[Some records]
____________________

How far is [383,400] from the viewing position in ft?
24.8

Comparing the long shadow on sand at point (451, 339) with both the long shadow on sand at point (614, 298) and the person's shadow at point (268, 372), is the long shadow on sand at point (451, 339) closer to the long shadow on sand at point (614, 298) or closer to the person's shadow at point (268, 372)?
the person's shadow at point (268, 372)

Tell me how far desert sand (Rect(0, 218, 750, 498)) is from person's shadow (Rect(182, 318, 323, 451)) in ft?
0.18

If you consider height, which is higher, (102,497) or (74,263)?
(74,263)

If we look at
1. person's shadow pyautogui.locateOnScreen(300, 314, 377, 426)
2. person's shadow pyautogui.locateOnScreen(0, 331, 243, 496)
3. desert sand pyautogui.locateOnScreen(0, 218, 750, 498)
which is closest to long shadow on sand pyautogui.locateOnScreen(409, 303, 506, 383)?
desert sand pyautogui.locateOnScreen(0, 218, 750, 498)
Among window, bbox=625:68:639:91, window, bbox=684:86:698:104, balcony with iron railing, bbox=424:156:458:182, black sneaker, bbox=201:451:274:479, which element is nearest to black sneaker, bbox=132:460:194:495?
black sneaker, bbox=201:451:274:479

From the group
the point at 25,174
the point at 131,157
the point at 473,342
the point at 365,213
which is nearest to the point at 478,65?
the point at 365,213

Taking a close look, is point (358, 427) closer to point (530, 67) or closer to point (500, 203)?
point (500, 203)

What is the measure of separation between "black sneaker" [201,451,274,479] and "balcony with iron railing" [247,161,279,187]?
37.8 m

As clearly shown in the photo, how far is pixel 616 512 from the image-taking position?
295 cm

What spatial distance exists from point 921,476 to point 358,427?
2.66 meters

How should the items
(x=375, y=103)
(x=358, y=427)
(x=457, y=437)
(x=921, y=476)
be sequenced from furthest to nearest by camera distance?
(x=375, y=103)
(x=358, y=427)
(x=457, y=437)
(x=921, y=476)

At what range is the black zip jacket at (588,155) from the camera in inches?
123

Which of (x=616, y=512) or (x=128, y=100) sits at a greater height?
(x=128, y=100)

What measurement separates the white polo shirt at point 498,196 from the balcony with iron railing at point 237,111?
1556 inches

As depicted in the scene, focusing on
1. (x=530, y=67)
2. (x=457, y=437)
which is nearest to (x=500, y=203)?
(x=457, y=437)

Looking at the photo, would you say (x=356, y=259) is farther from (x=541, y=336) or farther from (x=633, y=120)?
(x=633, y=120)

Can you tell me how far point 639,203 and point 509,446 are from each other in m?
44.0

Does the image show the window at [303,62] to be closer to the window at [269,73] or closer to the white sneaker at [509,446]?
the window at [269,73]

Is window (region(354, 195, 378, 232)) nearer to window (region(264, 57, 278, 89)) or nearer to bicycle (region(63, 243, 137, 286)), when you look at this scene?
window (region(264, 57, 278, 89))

____________________

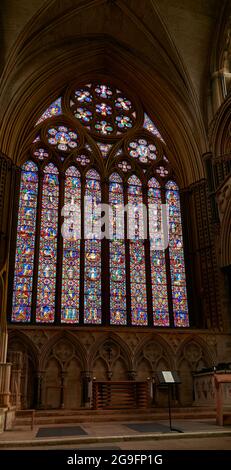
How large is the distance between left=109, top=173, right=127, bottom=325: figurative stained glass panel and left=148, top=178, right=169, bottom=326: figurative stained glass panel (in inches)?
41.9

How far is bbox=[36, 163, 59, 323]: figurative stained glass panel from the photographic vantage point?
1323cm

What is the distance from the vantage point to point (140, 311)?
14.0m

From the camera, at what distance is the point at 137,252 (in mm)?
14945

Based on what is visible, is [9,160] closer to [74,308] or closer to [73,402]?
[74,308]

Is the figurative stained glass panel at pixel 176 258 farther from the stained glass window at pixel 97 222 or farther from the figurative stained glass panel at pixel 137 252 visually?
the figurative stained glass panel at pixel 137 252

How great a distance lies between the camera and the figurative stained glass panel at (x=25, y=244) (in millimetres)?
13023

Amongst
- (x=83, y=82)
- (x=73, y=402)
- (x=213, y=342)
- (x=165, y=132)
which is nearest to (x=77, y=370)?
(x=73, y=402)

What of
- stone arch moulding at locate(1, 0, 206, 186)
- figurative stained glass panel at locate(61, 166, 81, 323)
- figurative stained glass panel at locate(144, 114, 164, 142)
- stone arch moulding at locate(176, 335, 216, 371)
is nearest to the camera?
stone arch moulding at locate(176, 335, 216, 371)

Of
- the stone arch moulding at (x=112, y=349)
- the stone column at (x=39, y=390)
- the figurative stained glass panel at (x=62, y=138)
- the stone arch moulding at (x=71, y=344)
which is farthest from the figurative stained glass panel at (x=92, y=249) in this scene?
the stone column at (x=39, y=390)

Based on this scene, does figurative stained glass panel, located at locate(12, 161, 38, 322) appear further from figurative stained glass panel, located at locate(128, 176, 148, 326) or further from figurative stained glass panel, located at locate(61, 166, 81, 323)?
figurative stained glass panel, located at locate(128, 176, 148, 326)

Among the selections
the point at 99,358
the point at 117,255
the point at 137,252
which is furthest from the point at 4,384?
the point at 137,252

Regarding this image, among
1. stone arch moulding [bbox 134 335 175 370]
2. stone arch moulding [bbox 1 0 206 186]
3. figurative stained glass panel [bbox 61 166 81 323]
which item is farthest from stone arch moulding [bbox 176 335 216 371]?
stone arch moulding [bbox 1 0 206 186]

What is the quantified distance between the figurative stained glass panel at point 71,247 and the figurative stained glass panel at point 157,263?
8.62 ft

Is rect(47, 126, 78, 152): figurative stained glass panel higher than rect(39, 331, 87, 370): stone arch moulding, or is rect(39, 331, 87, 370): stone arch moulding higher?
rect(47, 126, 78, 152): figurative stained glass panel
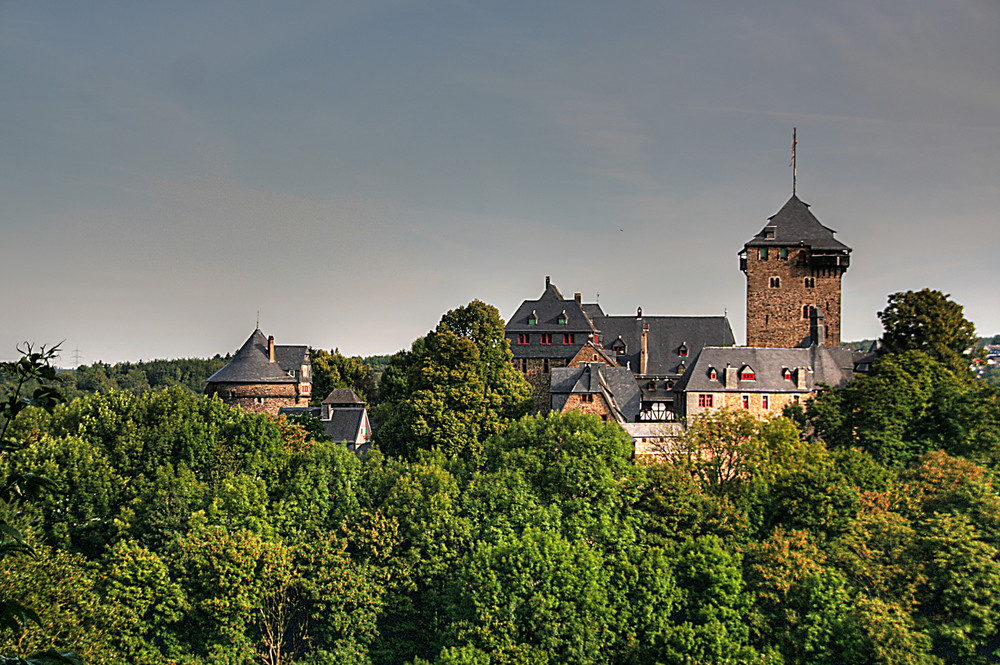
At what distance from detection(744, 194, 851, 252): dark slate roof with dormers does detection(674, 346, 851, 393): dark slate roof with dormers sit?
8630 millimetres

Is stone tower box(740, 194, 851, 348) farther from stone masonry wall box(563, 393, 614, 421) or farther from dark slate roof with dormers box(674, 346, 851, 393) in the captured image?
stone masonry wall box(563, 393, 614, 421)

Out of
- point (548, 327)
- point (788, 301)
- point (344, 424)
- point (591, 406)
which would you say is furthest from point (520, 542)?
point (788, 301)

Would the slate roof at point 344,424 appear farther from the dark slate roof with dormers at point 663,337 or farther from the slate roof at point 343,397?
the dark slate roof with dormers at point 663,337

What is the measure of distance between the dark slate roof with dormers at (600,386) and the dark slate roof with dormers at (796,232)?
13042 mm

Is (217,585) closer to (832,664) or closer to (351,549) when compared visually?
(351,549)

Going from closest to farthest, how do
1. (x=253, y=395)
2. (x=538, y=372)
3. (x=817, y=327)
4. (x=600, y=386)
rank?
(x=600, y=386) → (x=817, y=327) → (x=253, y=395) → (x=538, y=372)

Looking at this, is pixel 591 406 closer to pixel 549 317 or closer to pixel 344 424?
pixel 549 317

____________________

*INSTRUCTIONS FOR THE TASK*: Copy out each line above that contains the string "slate".

*ANSWER IN FULL*:
At what distance from detection(744, 194, 851, 252): dark slate roof with dormers does detection(674, 346, 851, 393): dark slate roof with dormers sit?
Is stone tower box(740, 194, 851, 348) farther from stone masonry wall box(563, 393, 614, 421) or farther from dark slate roof with dormers box(674, 346, 851, 393) in the captured image?
Would the slate roof at point 344,424 appear farther from the dark slate roof with dormers at point 663,337 or farther from the slate roof at point 343,397?
the dark slate roof with dormers at point 663,337
What is the measure of distance between the dark slate roof with dormers at (600,386) and the dark slate roof with dormers at (796,232)?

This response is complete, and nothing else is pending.